▶ _Exercise directions_:
Only the pictures are dropped; the lines of the material that follow are returned exactly.

▶ _Supplied information_:
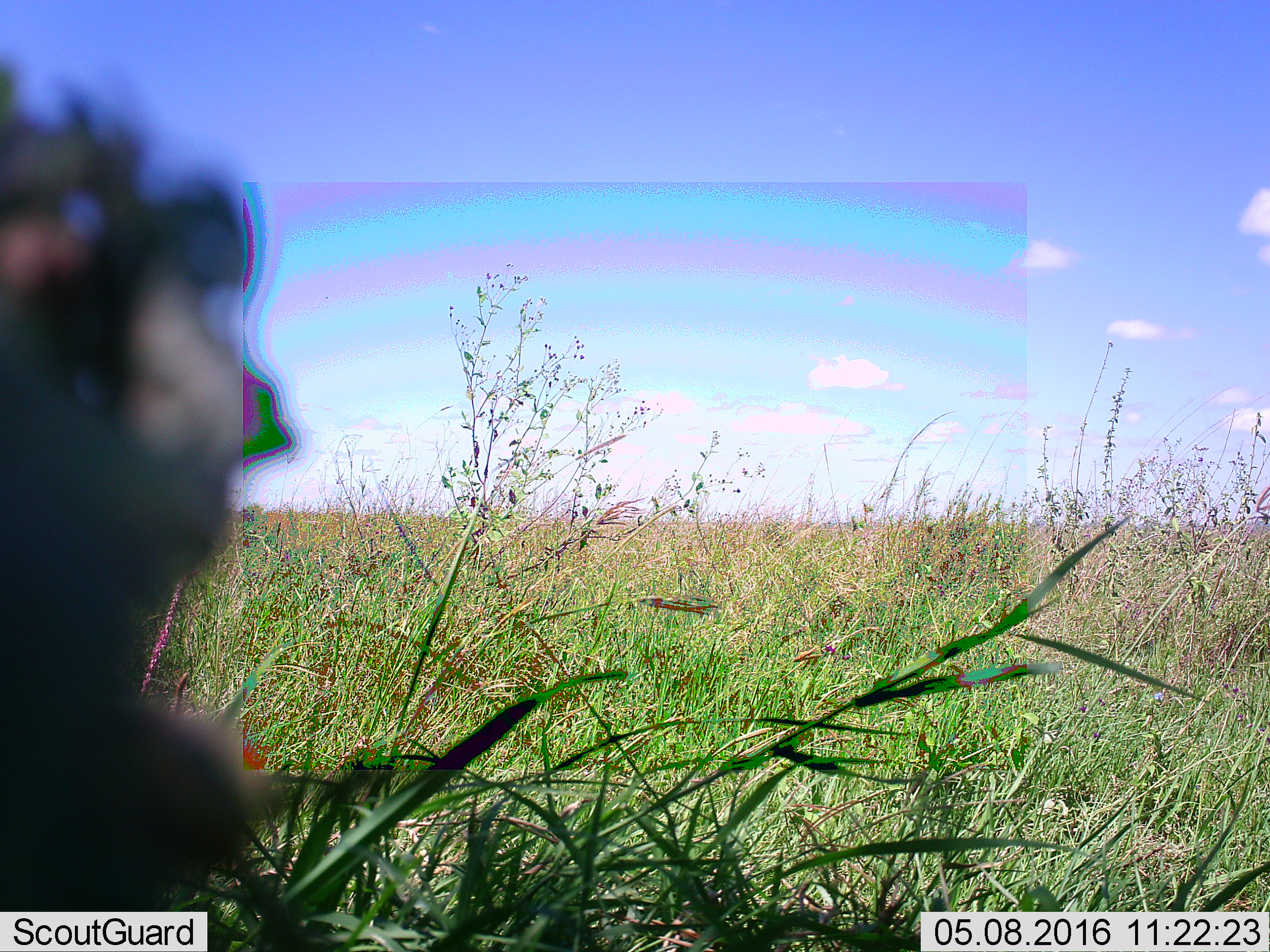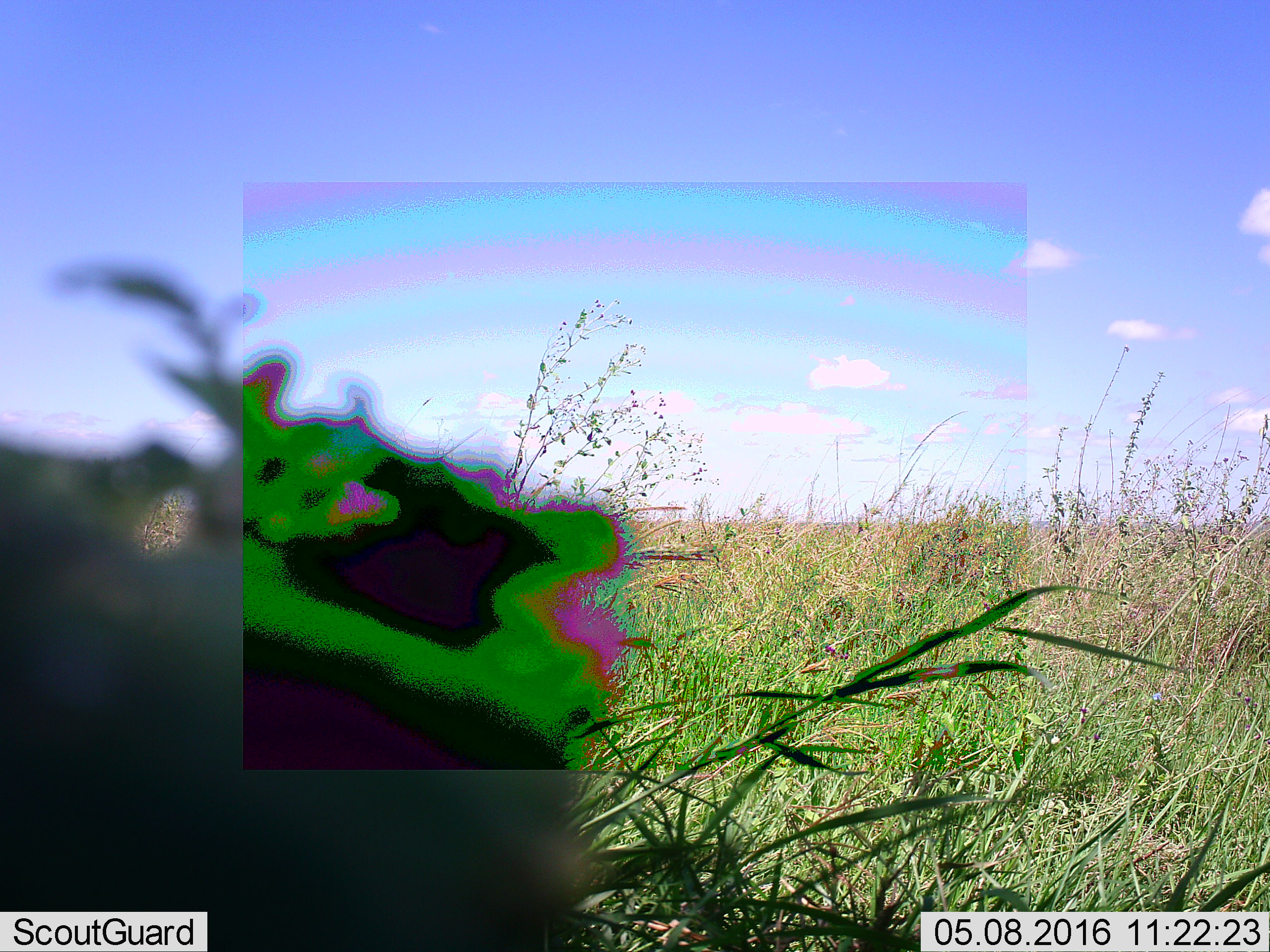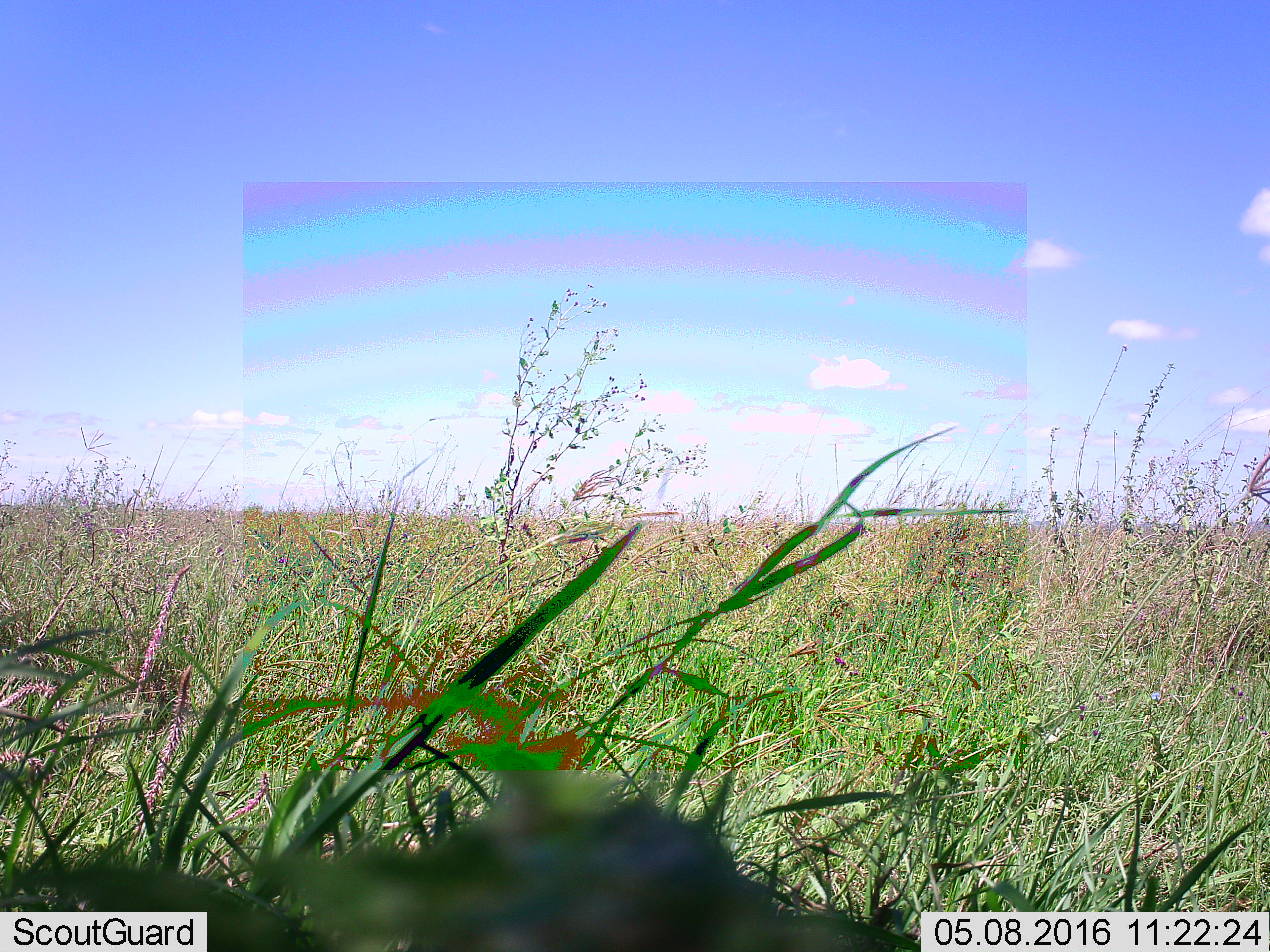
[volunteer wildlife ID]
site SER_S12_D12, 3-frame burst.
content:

▶ _Answer_:
[volunteer wildlife ID]
site SER_S12_D12, 3-frame burst.
content:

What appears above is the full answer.